Both Atiku and Tinubu are in their late seventies and sixties respectively, and the duo are believed to be eyeing the nation’s number one seat in 2023.
In a recent interview with ARISE Television, Gen. Babangida was quoted to have said: “I have started visualising a good Nigerian leader. That is, a person, who travels across the country and has a friend virtually everywhere he travels to and he knows at least one person that he can communicate with.
“That is a person, who is very versed in economics and is also a good politician, who should be able to talk to Nigerians and so on. I have seen one, or two or three of such persons already in his sixties.”
But providing further insight into his position Sunday in an exclusive interview with Blueprint in Minna, Niger state, the retired general said he never mentioned names nor ruled out anybody as being reported by some sections of the media (Blueprint not inclusive).
He spoke to this medium ahead of his 80th birthday which comes up Tuesday, August 17, 2021 (tomorrow).
Asked if the latest call for a 60-year-old to be Nigeria’s president didn’t negate his administration’s policy which encouraged the new breed to be actively involved in politics, he said those new breed of that time are now well over 60 years of age.
The former Nigerian leader said such Nigerian must have been a public servant, private entrepreneur or professional who must have acquired some level of experience over a period of time.
Babangida said: “You the media misquoted me to say that I said Atiku and Tinubu should not contest in 2023. I never mentioned anybody. I just talked about what I think we should be looking for in the next President. My take is that at the age of around 60 years, the person must have been a public servant, private entrepreneur, a professional and would have acquired a lot of experience to rule the country. That is all; I did not say it to rule out anybody.”

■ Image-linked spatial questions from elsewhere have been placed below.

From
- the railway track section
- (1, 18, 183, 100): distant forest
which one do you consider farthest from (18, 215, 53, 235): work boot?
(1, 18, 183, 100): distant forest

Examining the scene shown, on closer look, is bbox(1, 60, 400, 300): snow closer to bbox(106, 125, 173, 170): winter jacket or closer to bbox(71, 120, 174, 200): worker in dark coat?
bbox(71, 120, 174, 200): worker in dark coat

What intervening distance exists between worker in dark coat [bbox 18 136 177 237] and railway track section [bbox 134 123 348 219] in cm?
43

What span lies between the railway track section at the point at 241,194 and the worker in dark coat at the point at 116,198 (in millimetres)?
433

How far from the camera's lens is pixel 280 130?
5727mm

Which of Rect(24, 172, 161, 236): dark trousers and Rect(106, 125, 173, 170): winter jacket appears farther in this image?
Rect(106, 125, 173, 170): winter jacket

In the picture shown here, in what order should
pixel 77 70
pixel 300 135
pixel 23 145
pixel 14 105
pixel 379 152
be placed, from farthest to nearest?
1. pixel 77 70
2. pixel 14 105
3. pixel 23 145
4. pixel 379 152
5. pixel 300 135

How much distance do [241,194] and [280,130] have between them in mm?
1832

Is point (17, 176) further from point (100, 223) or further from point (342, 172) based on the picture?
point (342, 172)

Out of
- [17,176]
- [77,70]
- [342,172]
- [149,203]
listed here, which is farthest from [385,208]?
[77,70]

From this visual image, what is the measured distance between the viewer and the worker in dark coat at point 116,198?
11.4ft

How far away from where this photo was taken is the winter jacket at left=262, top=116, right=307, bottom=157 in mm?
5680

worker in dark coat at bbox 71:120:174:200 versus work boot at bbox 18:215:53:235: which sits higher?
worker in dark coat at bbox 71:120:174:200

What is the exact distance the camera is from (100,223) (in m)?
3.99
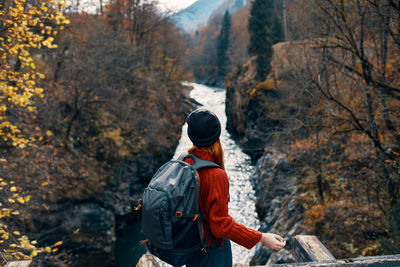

“The new breed I spoke of then (as president) are well over 60 now if I am not mistaking. So, you can see that they are qualified and must have acquired the necessary experience,” he added.
On corruption, Babaginda said the problem can best be solved if tackled at source, adding that the decentralisation of governance, in the thinking of his military regime, was a sure way to fighting corruption.
“You have to fight corruption from the beginning at its source. For example, we in the military thought if you decentralised governance, it is a sure way of getting rid of certain corrupt aspect of our behaviours.”
While listing some ways out of the menace, IBB, as fondly called, recalled that in those days, his administration put in place deliberate policies to check corruption in the process of obtaining foreign exchange from banks by establishing bureau de change.
The former leader said commodity control boards were also abolished so that cocoa and groundnut farmers would not have to bribe government officials for their produce to be rated Grade A or Grade B or give bribe to get licensed.
He stressed the need for more sensitisation of the people for them to know that they don’t have to bribe government officials to get services, adding that ” the people must understand and government also needs to put in place more institutions to facilitate this aspect of our lives.”